Collected data
◆ ◆ ◆ ◆ ◆
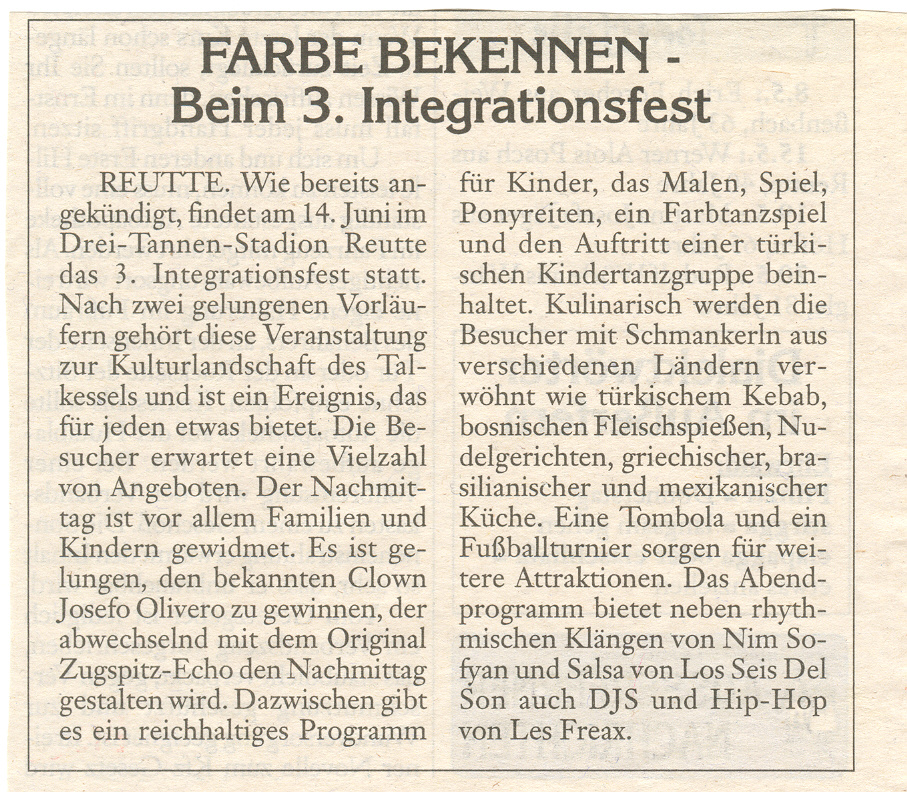 FARBE BEKENNEN - Beim 3. Integrationsfest

REUTTE. Wie bereits angekündigt, findet am 14. Juni im Drei-Tannen-Stadion Reutte das 3. Integrationsfest statt. Nach zwei gelungenen Vorläufern gehört diese Veranstaltung zur Kulturlandschaft des Talkessels und ist ein Ereignis, das für jeden etwas bietet. Die Besucher erwartet eine Vielzahl von Angeboten. Der Nachmittag ist vor allem Familien und Kindern gewidmet. Es ist gelungen, den bekannten Clown Josefo Olivero zu gewinnen, der abwechselnd mit dem Original Zugspitz-Echo den Nachmittag gestalten wird. Dazwischen gibt es ein reichhaltiges Programm für Kinder, das Malen, Spiel, Ponyreiten, ein Farbtanzspiel und den Auftritt einer türkischen Kindertanzgruppe beinhaltet. Kulinarisch werden die Besucher mit Schmankerln aus verschiedenen Ländern verwöhnt wie türkischem Kebab, bosnischen Fleischspießen, Nudelgerichten, griechischer, brasilianischer und mexikanischer Küche. Eine Tombola und ein Fußballturnier sorgen für weitere Attraktionen. Das Abendprogramm bietet neben rhythmischen Klängen von Nim Sofyan und Salsa von Los Seis Del Son auch DJS und Hip-Hop von Les Freax.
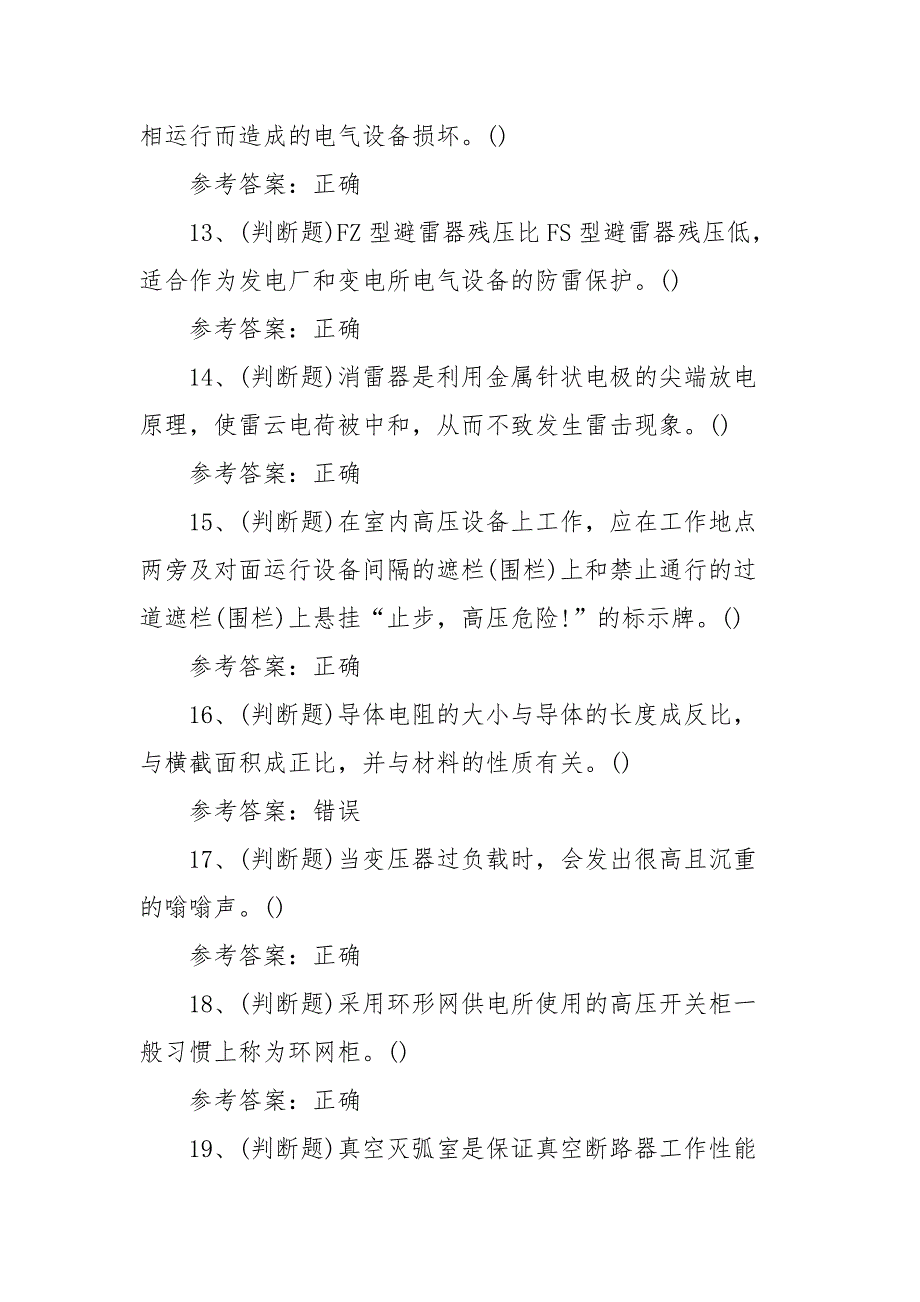 相运行而造成的电气设备损坏。()

参考答案：正确

13、(判断题)FZ 型避雷器残压比 FS 型避雷器残压低，适合作为发电厂和变电所电气设备的防雷保护。()

参考答案：正确

14、(判断题)消雷器是利用金属针状电极的尖端放电原理，使雷云电荷被中和，从而不致发生雷击现象。()

参考答案：正确

15、(判断题)在室内高压设备上工作，应在工作地点两旁及对面运行设备间隔的遮栏(围栏)上和禁止通行的过道遮栏(围栏)上悬挂“止步，高压危险!”的标示牌。()

参考答案：正确

16、(判断题)导体电阻的大小与导体的长度成反比，与横截面积成正比，并与材料的性质有关。()

参考答案：错误

17、(判断题)当变压器过负载时，会发出很高且沉重的嗡嗡声。()

参考答案：正确

18、(判断题)采用环形网供电所使用的高压开关柜一般习惯上称为环网柜。()

参考答案：正确

19、(判断题)真空灭弧室是保证真空断路器工作性能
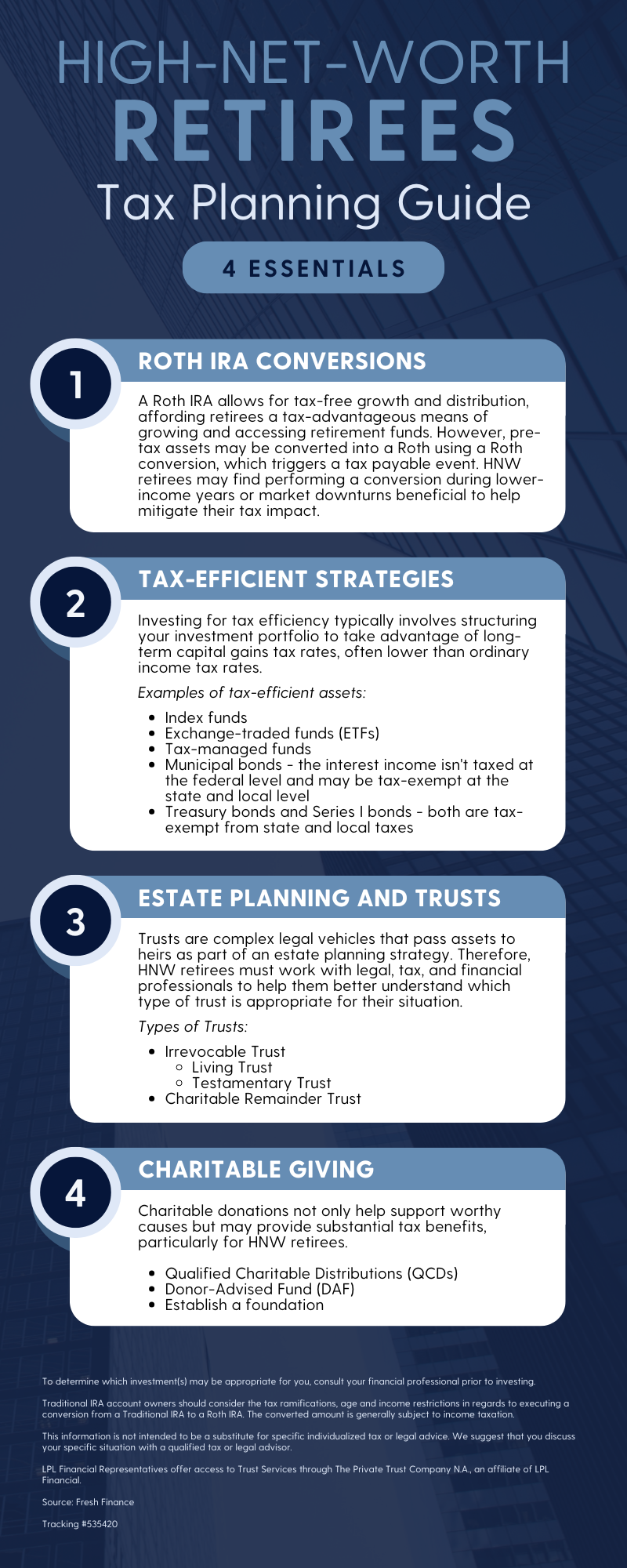 HIGH-NET-WORTH
RETIREES
Tax Planning Guide

4 ESSENTIALS

1
ROTH IRA CONVERSIONS

A Roth IRA allows for tax-free growth and distribution, affording retirees a tax-advantageous means of growing and accessing retirement funds. However, pre-tax assets may be converted into a Roth using a Roth conversion, which triggers a tax payable event. HNW retirees may find performing a conversion during lower-income years or market downturns beneficial to help mitigate their tax impact.

2
TAX-EFFICIENT STRATEGIES

Investing for tax efficiency typically involves structuring your investment portfolio to take advantage of long-term capital gains tax rates, often lower than ordinary income tax rates.

Examples of tax-efficient assets:

- Index funds
- Exchange-traded funds (ETFs)
- Tax-managed funds
- Municipal bonds - the interest income isn't taxed at the federal level and may be tax-exempt at the state and local level
- Treasury bonds and Series I bonds - both are tax-exempt from state and local taxes

3
ESTATE PLANNING AND TRUSTS

Trusts are complex legal vehicles that pass assets to heirs as part of an estate planning strategy. Therefore, HNW retirees must work with legal, tax, and financial professionals to help them better understand which type of trust is appropriate for their situation.

Types of Trusts:

- Irrevocable Trust
  - Living Trust
  - Testamentary Trust
- Charitable Remainder Trust

4
CHARITABLE GIVING

Charitable donations not only help support worthy causes but may provide substantial tax benefits, particularly for HNW retirees.

- Qualified Charitable Distributions (QCDs)
- Donor-Advised Fund (DAF)
- Establish a foundation

To determine which investment(s) may be appropriate for you, consult your financial professional prior to investing.

Traditional IRA account owners should consider the tax ramifications, age and income restrictions in regards to executing a conversion from a Traditional IRA to a Roth IRA. The converted amount is generally subject to income taxation.

This information is not intended to be a substitute for specific individualized tax or legal advice. We suggest that you discuss your specific situation with a qualified tax or legal advisor.

LPL Financial Representatives offer access to Trust Services through The Private Trust Company N.A., an affiliate of LPL Financial.

Source: Fresh Finance

Tracking #535420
◆ ◆ ◆ ◆ ◆
Task goal – Please print the entries shown above again, exactly, and skip the pictures.

Your solution –
 FARBE BEKENNEN - Beim 3. Integrationsfest

REUTTE. Wie bereits angekündigt, findet am 14. Juni im Drei-Tannen-Stadion Reutte das 3. Integrationsfest statt. Nach zwei gelungenen Vorläufern gehört diese Veranstaltung zur Kulturlandschaft des Talkessels und ist ein Ereignis, das für jeden etwas bietet. Die Besucher erwartet eine Vielzahl von Angeboten. Der Nachmittag ist vor allem Familien und Kindern gewidmet. Es ist gelungen, den bekannten Clown Josefo Olivero zu gewinnen, der abwechselnd mit dem Original Zugspitz-Echo den Nachmittag gestalten wird. Dazwischen gibt es ein reichhaltiges Programm für Kinder, das Malen, Spiel, Ponyreiten, ein Farbtanzspiel und den Auftritt einer türkischen Kindertanzgruppe beinhaltet. Kulinarisch werden die Besucher mit Schmankerln aus verschiedenen Ländern verwöhnt wie türkischem Kebab, bosnischen Fleischspießen, Nudelgerichten, griechischer, brasilianischer und mexikanischer Küche. Eine Tombola und ein Fußballturnier sorgen für weitere Attraktionen. Das Abendprogramm bietet neben rhythmischen Klängen von Nim Sofyan und Salsa von Los Seis Del Son auch DJS und Hip-Hop von Les Freax.
 相运行而造成的电气设备损坏。()

参考答案：正确

13、(判断题)FZ 型避雷器残压比 FS 型避雷器残压低，适合作为发电厂和变电所电气设备的防雷保护。()

参考答案：正确

14、(判断题)消雷器是利用金属针状电极的尖端放电原理，使雷云电荷被中和，从而不致发生雷击现象。()

参考答案：正确

15、(判断题)在室内高压设备上工作，应在工作地点两旁及对面运行设备间隔的遮栏(围栏)上和禁止通行的过道遮栏(围栏)上悬挂“止步，高压危险!”的标示牌。()

参考答案：正确

16、(判断题)导体电阻的大小与导体的长度成反比，与横截面积成正比，并与材料的性质有关。()

参考答案：错误

17、(判断题)当变压器过负载时，会发出很高且沉重的嗡嗡声。()

参考答案：正确

18、(判断题)采用环形网供电所使用的高压开关柜一般习惯上称为环网柜。()

参考答案：正确

19、(判断题)真空灭弧室是保证真空断路器工作性能
 HIGH-NET-WORTH
RETIREES
Tax Planning Guide

4 ESSENTIALS

1
ROTH IRA CONVERSIONS

A Roth IRA allows for tax-free growth and distribution, affording retirees a tax-advantageous means of growing and accessing retirement funds. However, pre-tax assets may be converted into a Roth using a Roth conversion, which triggers a tax payable event. HNW retirees may find performing a conversion during lower-income years or market downturns beneficial to help mitigate their tax impact.

2
TAX-EFFICIENT STRATEGIES

Investing for tax efficiency typically involves structuring your investment portfolio to take advantage of long-term capital gains tax rates, often lower than ordinary income tax rates.

Examples of tax-efficient assets:

- Index funds
- Exchange-traded funds (ETFs)
- Tax-managed funds
- Municipal bonds - the interest income isn't taxed at the federal level and may be tax-exempt at the state and local level
- Treasury bonds and Series I bonds - both are tax-exempt from state and local taxes

3
ESTATE PLANNING AND TRUSTS

Trusts are complex legal vehicles that pass assets to heirs as part of an estate planning strategy. Therefore, HNW retirees must work with legal, tax, and financial professionals to help them better understand which type of trust is appropriate for their situation.

Types of Trusts:

- Irrevocable Trust
  - Living Trust
  - Testamentary Trust
- Charitable Remainder Trust

4
CHARITABLE GIVING

Charitable donations not only help support worthy causes but may provide substantial tax benefits, particularly for HNW retirees.

- Qualified Charitable Distributions (QCDs)
- Donor-Advised Fund (DAF)
- Establish a foundation

To determine which investment(s) may be appropriate for you, consult your financial professional prior to investing.

Traditional IRA account owners should consider the tax ramifications, age and income restrictions in regards to executing a conversion from a Traditional IRA to a Roth IRA. The converted amount is generally subject to income taxation.

This information is not intended to be a substitute for specific individualized tax or legal advice. We suggest that you discuss your specific situation with a qualified tax or legal advisor.

LPL Financial Representatives offer access to Trust Services through The Private Trust Company N.A., an affiliate of LPL Financial.

Source: Fresh Finance

Tracking #535420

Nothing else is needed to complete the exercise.